| Your assignment |
In the article below on a father's love, can you retype the passage starting at "Living Based on" and ending at "Sandra, our psychologist."?

The Importance of a Father’s Love in a Child’s Life

What marvelous love the Father has extended to us! Just look at it – we’re called children of God! That’s who we really are.” (1 John 3:1, MSG)

“A Father to the fatherless, a defender of widows, is God in his holy dwelling. God sets the lonely in families, he leads forth the prisoners with singing.” (Psalm 68:5-6, NIV)

The Importance of a Father’s Love

As your child’s parent, you have the potential to be the primary influence for good or bad in his or her life. Our ministry work here in Medellin centers around children and adults who are at high risk. These families are in poverty and are often involved in drugs and prostitution. The majority of these precious people have suffered from a lack of their father’s love. Many also suffer from a lack of their mother’s love.

Living Based on a Lie

There was a young girl just sixteen years old whose children we cared for at the children’s center. One day this young mother walked into our psychologist’s office. She confessed that she had been working as a prostitute for several few years. “I prostitute myself because my father doesn’t love me,” she insisted through tears.

“How do you know he doesn’t love you?” asked Sandra, our psychologist.

“Because he’s never once tried to contact me. I don’t even know him! If he loved me, he would have tried to get in touch with me!” she responded defiantly.

“How do you know he hasn’t tried to contact you?” persisted Sandra.  “That could be a lie that you’re believing. We’re going to declare right now that your father does indeed love you. We’re going to declare that he has actually been trying to contact you!” 

Sandra then led the girl in a prayer of repentance for having believed something without knowing for sure if it was the truth or not. She asked God’s to forgive her for letting it control her and affect decisions she’d made in her life.

He Loves Me!

Less than a week later, the girl came running into Sandra’s office, beaming! “It’s true! It’s all true! You were right!” she jubilantly announced.

“What’s true?” questioned Sandra.

“You were right about my father…he DOES love me! The day after we prayed he called me and told me he loves me very much!” she excitedly explained. “He said that when I was born my mother wouldn’t let him see me. He says he’s thought about me every day of my life! He was in prison for eleven years. He just got out, and he called me right away. HE LOVES ME!!”

| Information shown |
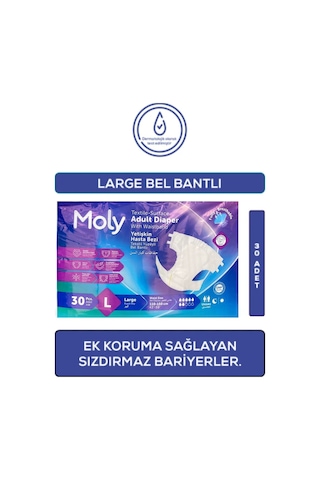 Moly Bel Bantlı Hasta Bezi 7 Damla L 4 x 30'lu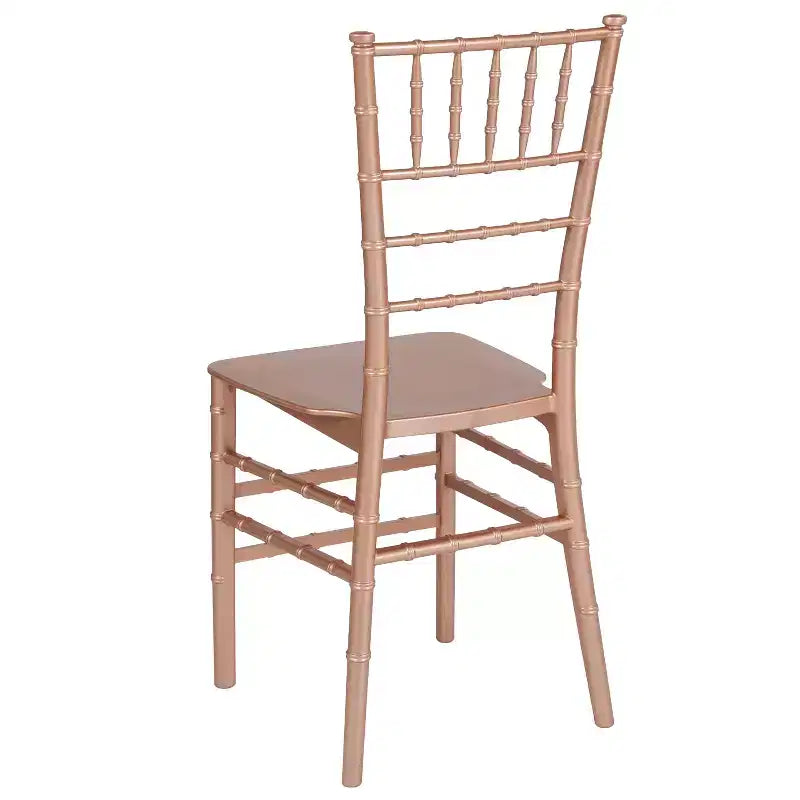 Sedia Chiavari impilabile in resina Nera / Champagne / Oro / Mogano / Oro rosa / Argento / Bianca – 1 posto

| Written solution |
Living Based on a Lie

There was a young girl just sixteen years old whose children we cared for at the children’s center. One day this young mother walked into our psychologist’s office. She confessed that she had been working as a prostitute for several few years. “I prostitute myself because my father doesn’t love me,” she insisted through tears.

“How do you know he doesn’t love you?” asked Sandra, our psychologist.